Exaggerated Expressions lesson plan

Respond to literature by creating soft sculpture portraits depicting strong emotions.

  • 1.

    Read or write poetry, a play, story, or historical account in which a character displays a strong emotion. Look in a mirror to try to duplicate this emotion with your own facial expression. Notice how your features-eyes, eyebrows, nose, lips, forehead-look when you imitate the emotion.

  • 2.

    With Crayola® Colored Pencils, sketch a large real, imaginary, or animal body from the work you read on oak tag. Use Crayola Multicultural Crayons and Markers to show skin tones. Add details and create a background that relates to the figure with Crayola Crayons and Markers. Fill the paper with patterns and textures. Use black marker to outline important parts.

  • 3.

    To make a soft sculpture face, use about 5 inches (15 cm) at the toe of a pair of clean, recycled pantyhose. Fill with synthetic fiber stuffing. Knot opening of the pantyhose to keep stuffing inside.

  • 4.

    Cut thread with Crayola Scissors. Thread a needle, knot the ends, and stitch through the pantyhose and stuffing to create exaggerated facial features. The face emerges as you sew. For eyes, push the stuffing down and stitch in an oval. For a nose, pinch and make small stitches back and forth. For nostrils, stitch one opening at a time in a circle. To create a lower lip, pinch a small amount of fiber and stitch up and down. Repeat for an upper lip.

  • 5.

    Pull the opening of the pantyhose to the back of the head and stitch closed. Stitch yarn to the head to create hair and cover the stitched area.

  • 6.

    Use Crayola School Glue to attach the head to the paper body, and to attach recycled jewelry, buttons for eyes, chenille sticks, and other adornments.

Standards

  • LA: Read with sufficient accuracy and fluency to support comprehension.
  • LA: Engage effectively in a range of collaborative discussions with diverse partners on grade level topics and texts, building on others' ideas and expressing their own clearly.
  • LA: Produce clear and coherent writing in which the development and organization are appropriate to task, purpose, and audience.
  • LA: Report on a topic or text, tell a story, or recount an experience in an organized manner, using appropriate facts and relevant, descriptive details to support main ideas or themes; speak clearly at an understandable pace.
  • VA: Intentionally take advantage of the qualities and characteristics of art media, techniques, and processes to enhance communication of experiences and ideas.
  • VA: Select and use the qualities of structures and functions of art to improve communication of ideas.

Adaptations

  • In small groups, students identify a variety of emotions that they have experienced.

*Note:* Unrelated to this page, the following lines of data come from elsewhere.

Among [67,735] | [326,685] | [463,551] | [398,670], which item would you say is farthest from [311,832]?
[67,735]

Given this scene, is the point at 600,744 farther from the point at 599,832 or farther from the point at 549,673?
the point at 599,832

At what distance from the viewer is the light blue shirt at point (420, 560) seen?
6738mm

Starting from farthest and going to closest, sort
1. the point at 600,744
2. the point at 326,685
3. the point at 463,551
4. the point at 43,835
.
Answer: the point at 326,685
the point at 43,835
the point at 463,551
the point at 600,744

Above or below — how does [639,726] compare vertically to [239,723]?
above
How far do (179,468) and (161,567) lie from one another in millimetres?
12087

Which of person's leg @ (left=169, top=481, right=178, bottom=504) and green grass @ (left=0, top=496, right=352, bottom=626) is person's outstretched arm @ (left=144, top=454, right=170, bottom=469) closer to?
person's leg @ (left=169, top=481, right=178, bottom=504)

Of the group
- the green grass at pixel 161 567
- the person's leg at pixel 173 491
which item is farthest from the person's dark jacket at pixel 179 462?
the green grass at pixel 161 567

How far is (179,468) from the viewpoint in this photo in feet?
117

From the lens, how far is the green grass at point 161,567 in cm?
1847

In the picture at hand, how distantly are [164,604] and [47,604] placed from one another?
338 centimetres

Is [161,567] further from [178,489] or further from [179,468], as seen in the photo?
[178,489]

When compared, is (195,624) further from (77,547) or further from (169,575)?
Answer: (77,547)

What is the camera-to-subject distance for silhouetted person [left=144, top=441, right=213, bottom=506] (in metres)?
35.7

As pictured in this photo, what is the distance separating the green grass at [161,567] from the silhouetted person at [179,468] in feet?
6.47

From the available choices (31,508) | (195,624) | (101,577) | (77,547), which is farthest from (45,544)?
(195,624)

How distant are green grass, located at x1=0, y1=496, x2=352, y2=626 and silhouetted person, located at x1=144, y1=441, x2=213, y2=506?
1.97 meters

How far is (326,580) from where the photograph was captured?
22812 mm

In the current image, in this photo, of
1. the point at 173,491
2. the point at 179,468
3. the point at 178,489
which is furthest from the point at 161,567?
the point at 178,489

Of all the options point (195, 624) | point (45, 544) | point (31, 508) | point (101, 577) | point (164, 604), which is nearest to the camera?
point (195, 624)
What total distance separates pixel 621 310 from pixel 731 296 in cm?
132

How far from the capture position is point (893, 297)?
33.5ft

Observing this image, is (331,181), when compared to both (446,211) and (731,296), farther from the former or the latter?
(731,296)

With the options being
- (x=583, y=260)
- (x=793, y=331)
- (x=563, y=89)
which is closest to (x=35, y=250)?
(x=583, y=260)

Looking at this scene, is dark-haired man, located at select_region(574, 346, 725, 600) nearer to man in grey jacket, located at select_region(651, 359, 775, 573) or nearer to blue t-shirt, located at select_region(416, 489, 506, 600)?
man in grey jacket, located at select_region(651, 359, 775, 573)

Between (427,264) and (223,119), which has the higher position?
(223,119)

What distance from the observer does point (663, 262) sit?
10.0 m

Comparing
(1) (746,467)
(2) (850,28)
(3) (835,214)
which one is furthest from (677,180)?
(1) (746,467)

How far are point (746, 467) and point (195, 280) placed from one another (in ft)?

Students list their suggestions on chart paper and define each using their own words. Students select one or two emotions to exaggerate in their story. Once selected, students begin to outline their original story being certain to incorporate selected emotional responses as they develop their characters. Students write a draft of their story and significant scenes.
  • Using their original stories, students take on the roles of their characters and prepare to present the story as a play. Students may do a live presentation to classmates or videotape their performance and upload their video to a class computer for future viewing.